That’s what happened to me when my watch stopped working, and was sent off to be fixed
A few weeks ago, I ran out of time, literally. My watch suddenly stopped working, and had to be sent off for repairs.
I’ve had my watch for more than 25 years, helping me to figure out when I had to do what, like when to go to sleep, and when to wake up, and when to eat, and so on.
I hadn’t realised how much I relied on it, like an explorer in the wild depends on a compass, to figure out which direction is which, and act as a navigational aid, without which one would be clueless about one’s whereabouts. And that’s exactly how I felt without my watch, not about my whereabouts, but about my whenabouts.
Outside time went on like business as usual. America and Israel carried on hammer and tongs, munitions and missiles, against Iran. Here, govt and opposition did much the same, except using bombast instead of bombs.
Time went on for everyone else, but it eluded me. It left me wondering not only when to eat or to sleep, but even about when was when.
Bunny told me not to be silly. I could always tell the time from my mobile phone, which was more accurate than any watch, but it wasn’t the same thing.
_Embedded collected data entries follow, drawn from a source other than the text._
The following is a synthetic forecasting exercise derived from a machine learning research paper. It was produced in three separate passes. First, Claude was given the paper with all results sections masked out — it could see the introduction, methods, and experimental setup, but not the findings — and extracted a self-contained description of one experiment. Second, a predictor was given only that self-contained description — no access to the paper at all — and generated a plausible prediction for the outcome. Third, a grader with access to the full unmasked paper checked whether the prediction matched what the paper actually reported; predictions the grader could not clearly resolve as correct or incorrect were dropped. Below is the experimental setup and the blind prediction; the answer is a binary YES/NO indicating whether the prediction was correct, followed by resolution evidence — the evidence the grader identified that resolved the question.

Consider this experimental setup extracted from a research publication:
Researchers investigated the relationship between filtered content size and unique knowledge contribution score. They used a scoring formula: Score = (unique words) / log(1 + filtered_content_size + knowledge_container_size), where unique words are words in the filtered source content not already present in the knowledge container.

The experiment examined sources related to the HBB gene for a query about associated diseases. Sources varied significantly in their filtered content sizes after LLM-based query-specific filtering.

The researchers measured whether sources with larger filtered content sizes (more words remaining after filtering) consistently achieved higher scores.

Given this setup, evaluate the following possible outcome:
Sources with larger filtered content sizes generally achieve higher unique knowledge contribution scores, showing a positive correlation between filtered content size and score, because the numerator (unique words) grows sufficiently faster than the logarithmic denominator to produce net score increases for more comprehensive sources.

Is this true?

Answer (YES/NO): NO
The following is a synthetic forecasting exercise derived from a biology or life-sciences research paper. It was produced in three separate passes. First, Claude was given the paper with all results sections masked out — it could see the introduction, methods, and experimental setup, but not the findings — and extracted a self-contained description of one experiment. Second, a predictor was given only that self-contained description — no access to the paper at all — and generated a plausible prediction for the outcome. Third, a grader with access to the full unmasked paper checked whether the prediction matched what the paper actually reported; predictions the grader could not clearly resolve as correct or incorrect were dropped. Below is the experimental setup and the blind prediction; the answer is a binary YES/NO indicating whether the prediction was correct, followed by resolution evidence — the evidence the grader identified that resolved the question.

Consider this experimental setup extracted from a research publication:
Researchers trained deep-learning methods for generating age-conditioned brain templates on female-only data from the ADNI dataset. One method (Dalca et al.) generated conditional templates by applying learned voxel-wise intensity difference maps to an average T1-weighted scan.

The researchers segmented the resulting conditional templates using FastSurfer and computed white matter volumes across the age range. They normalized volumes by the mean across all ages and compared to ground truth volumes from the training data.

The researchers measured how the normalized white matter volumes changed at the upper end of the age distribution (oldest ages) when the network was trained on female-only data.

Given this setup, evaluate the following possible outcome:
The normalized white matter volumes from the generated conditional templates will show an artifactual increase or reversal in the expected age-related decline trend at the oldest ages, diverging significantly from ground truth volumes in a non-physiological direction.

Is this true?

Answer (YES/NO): YES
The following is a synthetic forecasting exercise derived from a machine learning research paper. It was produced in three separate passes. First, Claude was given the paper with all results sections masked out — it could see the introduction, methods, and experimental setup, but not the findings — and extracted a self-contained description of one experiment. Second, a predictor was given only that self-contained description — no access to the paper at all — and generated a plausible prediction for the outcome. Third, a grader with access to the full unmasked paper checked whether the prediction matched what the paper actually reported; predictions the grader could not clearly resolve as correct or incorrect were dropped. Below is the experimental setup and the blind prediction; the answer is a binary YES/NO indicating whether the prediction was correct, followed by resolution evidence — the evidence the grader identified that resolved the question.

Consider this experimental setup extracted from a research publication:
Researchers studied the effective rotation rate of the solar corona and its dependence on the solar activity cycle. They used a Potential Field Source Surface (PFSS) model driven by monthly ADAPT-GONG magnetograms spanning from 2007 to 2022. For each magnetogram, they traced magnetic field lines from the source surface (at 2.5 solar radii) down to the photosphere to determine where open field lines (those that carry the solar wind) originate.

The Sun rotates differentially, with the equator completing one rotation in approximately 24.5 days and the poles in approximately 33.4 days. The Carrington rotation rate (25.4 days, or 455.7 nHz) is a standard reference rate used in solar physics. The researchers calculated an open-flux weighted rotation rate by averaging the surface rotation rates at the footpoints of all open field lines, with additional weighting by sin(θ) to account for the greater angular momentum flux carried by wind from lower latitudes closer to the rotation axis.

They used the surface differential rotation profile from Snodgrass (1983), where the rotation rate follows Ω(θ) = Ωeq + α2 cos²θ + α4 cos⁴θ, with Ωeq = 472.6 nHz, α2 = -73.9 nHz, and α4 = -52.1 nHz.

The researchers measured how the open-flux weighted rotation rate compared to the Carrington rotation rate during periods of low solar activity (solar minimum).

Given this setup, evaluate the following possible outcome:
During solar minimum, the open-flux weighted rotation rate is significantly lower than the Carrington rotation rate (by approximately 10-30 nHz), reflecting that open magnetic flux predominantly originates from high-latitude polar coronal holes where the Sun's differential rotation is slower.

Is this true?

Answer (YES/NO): NO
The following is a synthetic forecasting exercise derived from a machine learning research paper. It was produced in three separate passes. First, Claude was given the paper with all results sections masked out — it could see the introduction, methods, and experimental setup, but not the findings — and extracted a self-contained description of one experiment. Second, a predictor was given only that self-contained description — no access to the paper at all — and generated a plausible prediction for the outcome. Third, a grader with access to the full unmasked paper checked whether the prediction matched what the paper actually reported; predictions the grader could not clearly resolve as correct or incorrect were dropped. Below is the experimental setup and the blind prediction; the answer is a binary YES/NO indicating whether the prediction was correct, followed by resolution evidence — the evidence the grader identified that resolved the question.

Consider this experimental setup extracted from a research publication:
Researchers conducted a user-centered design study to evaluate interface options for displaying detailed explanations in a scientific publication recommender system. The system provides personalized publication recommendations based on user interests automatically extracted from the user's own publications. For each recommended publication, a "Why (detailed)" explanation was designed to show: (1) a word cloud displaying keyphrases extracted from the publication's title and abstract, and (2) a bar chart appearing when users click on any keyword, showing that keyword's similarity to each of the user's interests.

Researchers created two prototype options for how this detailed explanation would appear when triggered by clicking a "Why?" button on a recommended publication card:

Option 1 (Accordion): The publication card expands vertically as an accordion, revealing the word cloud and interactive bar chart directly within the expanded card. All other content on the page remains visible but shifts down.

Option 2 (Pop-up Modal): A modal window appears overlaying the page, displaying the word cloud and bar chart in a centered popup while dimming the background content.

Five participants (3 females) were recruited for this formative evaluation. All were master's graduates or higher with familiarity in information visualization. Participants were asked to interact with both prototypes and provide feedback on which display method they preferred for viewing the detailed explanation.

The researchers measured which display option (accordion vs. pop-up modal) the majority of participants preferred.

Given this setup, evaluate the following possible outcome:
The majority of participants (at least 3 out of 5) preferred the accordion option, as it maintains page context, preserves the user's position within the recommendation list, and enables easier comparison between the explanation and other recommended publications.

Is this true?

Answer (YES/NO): YES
Mostly I don’t know where I’ve left my mobile, and besides, it’s not become almost an anatomical extension of me.
I thought of Henri Bergson, who got a Nobel Prize for saying that the linear, measured, tick-tock time of clocks and watches was all rot and rubbish – only Nobel Prize winners don’t say things like rot and rubbish, but instead say things like mechanistic reductionism – and invented something called duration, which is like a seamless melody being played inside one’s consciousness.
I tried substituting duration for my missing watch. It didn’t work. No seamless melody. Not even muzak.
Then – happy day! – my watch came back, repaired and on the job again. I put it on, and all was right with my world again. But I might as well face it. No one’s ever going to give me a Nobel Prize.